Besides, there is nothing that screams more freshness than a bunt of fresh leaves straight out of the ground. Any green leafy plant can be used to make pesto, but the most common one is basil. You can also use rocket, parsley, cilantro, even carrot tops. But if you plan to use tougher greens such as kale, you will need to put them in boiling water for a minute first.
- A large bunch of green leaves
- Two or three cloves of garlic
- 100 grams of dry roasted pine nuts
- Three quarters of a cup of grated Parmesan
- Salt and Pepper
- Half a cup of olive oil (a bit less or more depending on consistency)
This really is one of the simplest yet tasty things in the world that you can make. All you need to do is grate the Parmesan and chuck it into a blender with the rest of the ingredients. The secret is to not add the olive oil all at once as it will interfere with the blending process. You can use a pestle and mortar, but it will take absolutely ages and a lot of pounding to get it to the consistency that is needed.

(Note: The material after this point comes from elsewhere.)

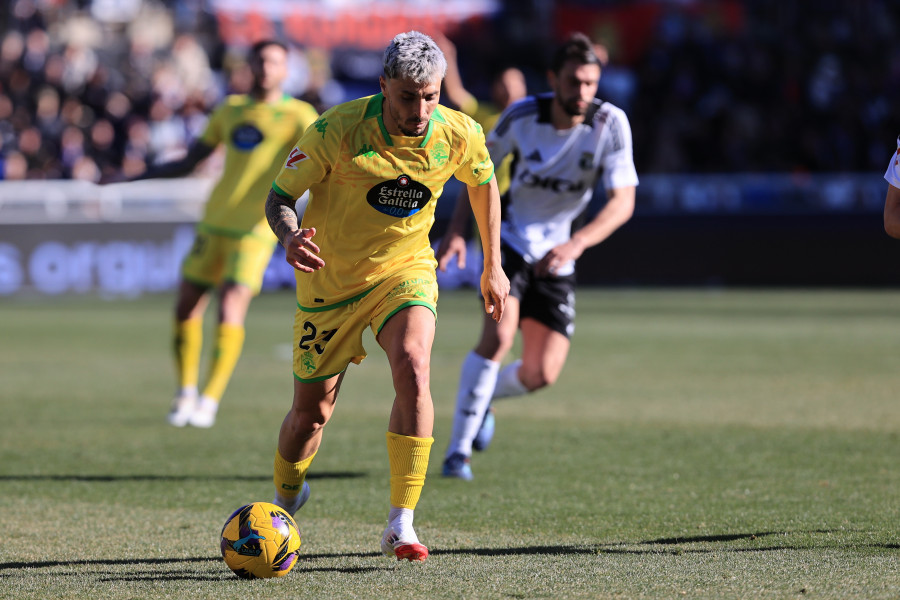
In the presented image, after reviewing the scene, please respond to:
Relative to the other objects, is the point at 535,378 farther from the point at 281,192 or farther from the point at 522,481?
the point at 281,192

Once it’s blended up, you can use it as a dip or you can just slap it on some bread and enjoy it raw. If you want something a bit more substantial, you can boil up some pasta (linguine or tagliatelle normally work well) and then just throw the pesto in top in a saucepan for a couple of minutes. Finish with a lug of olive oil and garnish with some of the fresh leaves and a few roasted pine nuts.